Они напали на нас той же ночью, мы тогда жили в центральных покоя замка, у меня было несколько слуг, на которых я мог рассчитывать, в общем, мы отбились, но потеряли троих людей. Сразу же по приезде из Палермо, я рассказал обо всём Педро, но признаться, мы не ожидали нападения, ведь я убил его честно, на поединке, хотя этот купеческий сынок и не заслуживал этого. Да и людей дон Перруджи послал предостаточно, никак не меньше двух дюжин. Из них мы убили семерых, ещё несколько раненных они забрали с собой. После этого они больше не осмеливались нападать в открытую, а стали вести войну на истощение. Один мой слуга, отправленный в Кастелламмаре за припасами, был убит по дороге, двое других были убиты в Палермо, вчера днём, выстрелом из мушкета, прямо здесь, во дворе замка, был убит мой дворецкий Сальваторе.
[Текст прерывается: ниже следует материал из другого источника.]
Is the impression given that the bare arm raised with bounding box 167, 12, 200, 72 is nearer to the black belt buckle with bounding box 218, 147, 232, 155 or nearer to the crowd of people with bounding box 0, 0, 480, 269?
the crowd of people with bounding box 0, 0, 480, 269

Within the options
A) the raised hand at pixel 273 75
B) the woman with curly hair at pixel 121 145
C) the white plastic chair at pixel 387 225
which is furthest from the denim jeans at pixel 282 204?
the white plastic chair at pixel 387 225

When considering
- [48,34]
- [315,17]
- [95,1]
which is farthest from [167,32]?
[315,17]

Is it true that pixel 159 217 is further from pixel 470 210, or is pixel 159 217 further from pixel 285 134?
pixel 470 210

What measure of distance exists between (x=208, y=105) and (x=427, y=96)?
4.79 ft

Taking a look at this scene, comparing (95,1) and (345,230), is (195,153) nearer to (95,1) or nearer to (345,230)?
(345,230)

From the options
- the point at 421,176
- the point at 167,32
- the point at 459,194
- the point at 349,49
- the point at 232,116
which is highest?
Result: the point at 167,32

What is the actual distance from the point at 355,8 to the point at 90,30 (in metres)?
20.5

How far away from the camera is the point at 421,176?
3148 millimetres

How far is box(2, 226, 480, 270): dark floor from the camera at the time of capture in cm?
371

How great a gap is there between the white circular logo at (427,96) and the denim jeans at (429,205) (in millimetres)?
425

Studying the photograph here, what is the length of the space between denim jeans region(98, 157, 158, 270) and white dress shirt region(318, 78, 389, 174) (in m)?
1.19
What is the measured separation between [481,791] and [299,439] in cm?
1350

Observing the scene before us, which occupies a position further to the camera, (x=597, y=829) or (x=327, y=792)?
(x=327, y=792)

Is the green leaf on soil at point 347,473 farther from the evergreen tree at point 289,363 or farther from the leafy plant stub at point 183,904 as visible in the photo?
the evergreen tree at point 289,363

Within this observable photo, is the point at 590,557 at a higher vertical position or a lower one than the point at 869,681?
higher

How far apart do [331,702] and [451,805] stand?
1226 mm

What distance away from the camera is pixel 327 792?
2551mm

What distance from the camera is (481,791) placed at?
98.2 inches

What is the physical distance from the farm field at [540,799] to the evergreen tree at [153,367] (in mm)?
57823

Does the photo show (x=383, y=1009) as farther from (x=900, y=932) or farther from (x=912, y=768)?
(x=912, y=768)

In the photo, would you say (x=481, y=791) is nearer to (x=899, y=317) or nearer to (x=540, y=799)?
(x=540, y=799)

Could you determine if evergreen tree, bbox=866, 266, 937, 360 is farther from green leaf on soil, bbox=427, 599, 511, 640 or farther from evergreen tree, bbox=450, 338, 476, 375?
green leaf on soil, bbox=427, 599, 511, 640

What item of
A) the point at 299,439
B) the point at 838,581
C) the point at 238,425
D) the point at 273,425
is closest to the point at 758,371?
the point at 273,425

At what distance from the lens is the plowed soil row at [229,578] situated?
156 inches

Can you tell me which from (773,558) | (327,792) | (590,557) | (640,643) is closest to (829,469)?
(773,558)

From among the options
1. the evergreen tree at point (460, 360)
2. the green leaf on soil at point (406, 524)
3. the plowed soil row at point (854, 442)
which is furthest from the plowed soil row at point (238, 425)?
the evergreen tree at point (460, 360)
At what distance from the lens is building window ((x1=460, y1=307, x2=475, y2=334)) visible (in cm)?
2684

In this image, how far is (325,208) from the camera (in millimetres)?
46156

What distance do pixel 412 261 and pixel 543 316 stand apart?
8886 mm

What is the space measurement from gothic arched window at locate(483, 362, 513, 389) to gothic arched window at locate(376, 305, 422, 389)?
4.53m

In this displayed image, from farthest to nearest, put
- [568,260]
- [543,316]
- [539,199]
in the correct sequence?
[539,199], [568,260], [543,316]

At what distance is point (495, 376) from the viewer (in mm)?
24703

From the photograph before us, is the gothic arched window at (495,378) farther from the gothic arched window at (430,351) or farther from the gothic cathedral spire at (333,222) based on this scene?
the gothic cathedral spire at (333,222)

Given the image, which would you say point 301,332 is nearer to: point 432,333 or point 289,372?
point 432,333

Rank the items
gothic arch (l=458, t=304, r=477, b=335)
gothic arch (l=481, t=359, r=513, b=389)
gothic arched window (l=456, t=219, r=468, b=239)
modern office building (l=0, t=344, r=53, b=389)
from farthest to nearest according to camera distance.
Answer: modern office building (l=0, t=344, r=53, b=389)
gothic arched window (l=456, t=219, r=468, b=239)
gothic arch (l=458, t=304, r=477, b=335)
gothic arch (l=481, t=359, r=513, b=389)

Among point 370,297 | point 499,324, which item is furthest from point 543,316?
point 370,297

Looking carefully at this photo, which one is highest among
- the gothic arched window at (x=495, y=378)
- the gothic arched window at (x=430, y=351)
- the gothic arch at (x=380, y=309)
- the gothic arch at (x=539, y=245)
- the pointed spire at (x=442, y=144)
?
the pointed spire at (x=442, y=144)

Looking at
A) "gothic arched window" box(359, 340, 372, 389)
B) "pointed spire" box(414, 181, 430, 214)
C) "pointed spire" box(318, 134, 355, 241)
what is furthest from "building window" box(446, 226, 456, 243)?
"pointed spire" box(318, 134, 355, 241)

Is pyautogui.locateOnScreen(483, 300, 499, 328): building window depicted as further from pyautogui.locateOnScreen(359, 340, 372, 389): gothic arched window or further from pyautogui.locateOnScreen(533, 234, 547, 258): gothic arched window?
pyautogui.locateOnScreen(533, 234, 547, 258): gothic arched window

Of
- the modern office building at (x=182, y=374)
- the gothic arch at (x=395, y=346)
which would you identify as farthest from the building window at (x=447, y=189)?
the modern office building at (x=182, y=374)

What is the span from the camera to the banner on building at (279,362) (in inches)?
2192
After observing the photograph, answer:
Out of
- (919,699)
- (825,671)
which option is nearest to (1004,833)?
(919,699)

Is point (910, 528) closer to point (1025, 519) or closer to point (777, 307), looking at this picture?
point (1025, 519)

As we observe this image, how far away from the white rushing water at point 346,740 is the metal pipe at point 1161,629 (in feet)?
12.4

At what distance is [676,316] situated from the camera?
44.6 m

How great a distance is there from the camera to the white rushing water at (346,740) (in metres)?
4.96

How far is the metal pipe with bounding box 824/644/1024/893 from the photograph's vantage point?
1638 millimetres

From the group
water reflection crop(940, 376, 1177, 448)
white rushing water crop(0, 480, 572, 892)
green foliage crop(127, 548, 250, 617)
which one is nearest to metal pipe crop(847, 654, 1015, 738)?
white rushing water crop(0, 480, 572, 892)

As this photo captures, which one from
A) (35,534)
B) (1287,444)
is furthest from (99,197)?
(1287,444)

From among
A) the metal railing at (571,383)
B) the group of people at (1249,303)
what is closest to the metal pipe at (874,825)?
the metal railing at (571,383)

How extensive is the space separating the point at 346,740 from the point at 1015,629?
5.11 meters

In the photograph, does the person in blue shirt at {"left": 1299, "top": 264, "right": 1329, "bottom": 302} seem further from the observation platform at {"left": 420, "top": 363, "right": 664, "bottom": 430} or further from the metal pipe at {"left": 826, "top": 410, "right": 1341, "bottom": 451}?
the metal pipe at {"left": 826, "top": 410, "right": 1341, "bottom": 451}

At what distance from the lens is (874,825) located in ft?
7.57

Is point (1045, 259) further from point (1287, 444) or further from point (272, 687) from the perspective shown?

Остальные мои слуги попросту разбежались, крестьяне тоже, запуганные людьми Перруджи, оставили свои дома и подались кто куда. Однажды, они чуть не подстрелили и меня. Я тогда отправился в горы на охоту, в меня выстрелили, но пуля попала в лошадь. Это была наша последняя лошадь. Я пытался выследить стрелка, но он скрылся. Но всё-таки, периодически мы делаем вылазки за продуктами, в ближайшие селения. Пока был жив Сальваторе, было проще, а сейчас… Но мы не собираемся сдаваться, мы с Педро решили нанести удар, мы победим в этой войне… Так что, господин граф, ваше желание остаться здесь… В виду этих обстоятельств…

– Милый юноша, я в вас не ошибся, вы сильны и храбры. Может быть, также как ваш отец, слегка безрассудны, но как говорил Святой Эразм Ротердамский – Фортуна любит людей не слишком благоразумных, но зато отважных. Неужели вы думаете, что после всего, что вы рассказали мне, я оставлю вас? Если бы вы не были сыном моего друга, я бы счёл это за оскорбление, за обвинение меня в трусости.

– Граф я нисколько не сомневаюсь…

Шаньи не дал ему продолжить:

– Ваш отец и Педро, – граф слегка поклонился в сторону Педро, – правильно вас воспитали, вы благородны и храбры, вы правильно поступили, пойдя на поединок с этим Перруджи, ведь честь превыше всего. Вас ведь учил фехтовать Педро? Ведь так? Тогда у этого сеньора не было ни одного шанса, я уверен.

– Он был старше меня, служил в армии. Поверьте, это был не простой противник.

– В этой войне можете смело рассчитывать на меня и на Буше, я помогу вам. А теперь, мой молодой друг, пора вам отдохнуть, да и мне не мешало бы поспать. Какие покои прикажете занять, дорогой хозяин? – сводя всё к шутке спросил Шаньи.

– Вы можете занять соседнюю, правую надвратную башню. Там оборудованы роскошные апартаменты. До вчерашнего дня в ней жил Сальваторе. Надеюсь, они не знают о вашем появлении.

1пер. с лат. «Все дела благие»
2Петриналь – короткое кавалерийское ружьё XV–XVI века, не имевшее воспламенительного механизма. Оно стреляло каменными пулями, и отсюда получила своё название – петрос, что в переводе с греческого означает камень
3Альгвазил, альгвасил, алгвазил – в средневековой Испании младшее должностное лицо, полицейский чиновник, ответственный за выполнение приказов судов и трибуналов.